Está claro que no está nada claro en qué consiste la moralidad. A alguna gente le parece inmoral que el diputado tory Stephen Milligan se vistiera con fino liguero y medias de seda para pelear consigo mismo por un quítame allá esas pajas. O que el otro diputado tory, el tal Hartley Booth, tuviera amores más o menos platónicos con una moza de 22 años, trotskista para más señas. Yo no veo en eso ni la más leve brizna de inmoralidad. A cambio, lo que sí me parece inmoral es que estos dos diputados conservadores, que en su intimidad se dedicaban a tan solazantes prácticas, en público apoyaran la cruzada carca que John Major tiene emprendida contra «la degradación de las costumbres».
Hay una moral de la convivencia en sociedad que todos hemos de respetar. Pero cada cual es libre de añadir a los principios de esa ética social otros de aplicación particular, y considerar que está muy mal comer carne los viernes, o tocarla fuera del matrimonio, o trasvestirse, o emular al bíblico Onán, o no ir a misa los domingos. No tengo nada de nada contra quienes se atienen fielmente a esos principios. Pero sí contra quienes, después de querer obligarnos a los demás a adoptarlos, demuestran que ellos mismos no los respetan. La libertad sexual no es inmoral; la doble moral, sí. El diputado Booth rizaba el rizo: en sus horas de asueto, simultaneaba los encuentros con su joven amante y los ejercicios como predicador metodista. Se ve que el tipo era un perfecto adicto a la hipocresía.

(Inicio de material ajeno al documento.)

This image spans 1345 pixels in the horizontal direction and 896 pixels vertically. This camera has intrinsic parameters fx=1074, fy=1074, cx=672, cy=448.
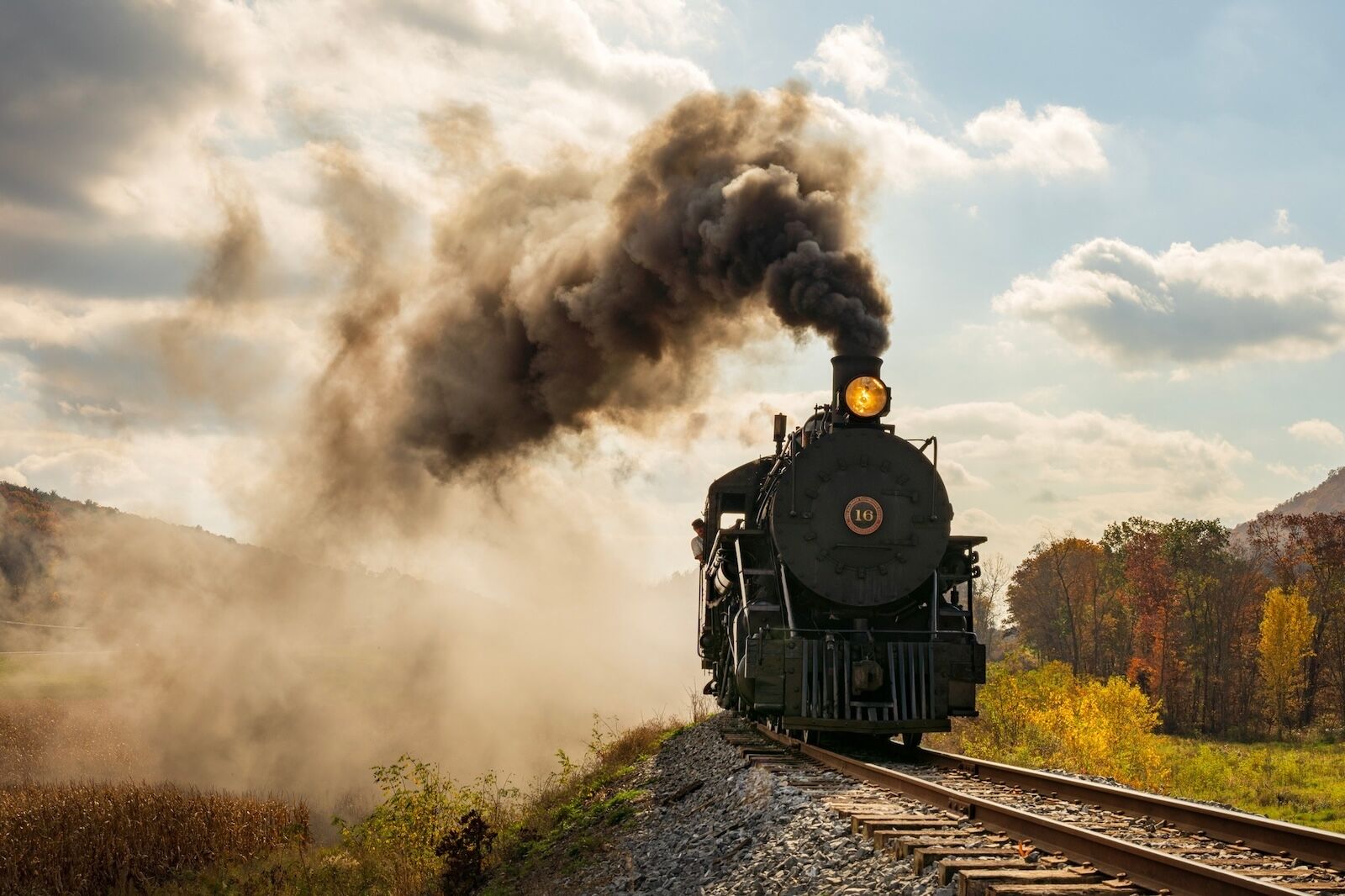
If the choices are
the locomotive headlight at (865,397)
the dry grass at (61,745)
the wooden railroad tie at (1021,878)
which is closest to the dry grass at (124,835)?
the dry grass at (61,745)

Esa es la gran inmoralidad que no deberíamos aceptar bajo ningún concepto, con la que deberíamos mostrarnos implacables. Porque el que se revela capaz de llevar hasta la antítesis sus prédicas públicas y su vida sexual privada puede hacer lo mismo en cualquier otro terreno. Hoy defiende la fidelidad conyugal que él mismo burla; mañana --o también hoy-- podrá denostar la corrupción mientras se embolsa comisiones ilegales.

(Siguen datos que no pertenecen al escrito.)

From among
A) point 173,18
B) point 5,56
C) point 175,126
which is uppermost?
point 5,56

En Cataluña se armó el otro día todo un escándalo porque el gran Pavlosky contó en un programa de TV3 la muy placentera relación que mantuvo en cierta ocasión con una gallina. Admito que la confesión no es lo más púdico que he oído en mi vida. Pero me inquieta que la historia de la gallina alborote tanto el gallinero y que, en cambio, las obscenidades de Felipe González, justificando la excarcelación de los asesinos Amedo y Domínguez en nombre del «Estado de Derecho», no vayan a provocar más que un discreto cloqueo general.
No me importa lo más mínimo que haya políticos que al caer la noche se vistan de damiselas y recorran los tugurios a la busca de recios camioneros que les calienten el catre. Pero me causan pavor cuando los veo justificar el crimen organizado como parte esencial de su trabajo de estadistas.
Un tipo que se maquilla no hace daño a nadie. El maquillador de crímenes, por contra, es un peligro público. Y un perfecto inmoral.
Javier Ortiz. El Mundo (16 de febrero de 1994). Subido a "Desde Jamaica" el 19 de febrero de 2013.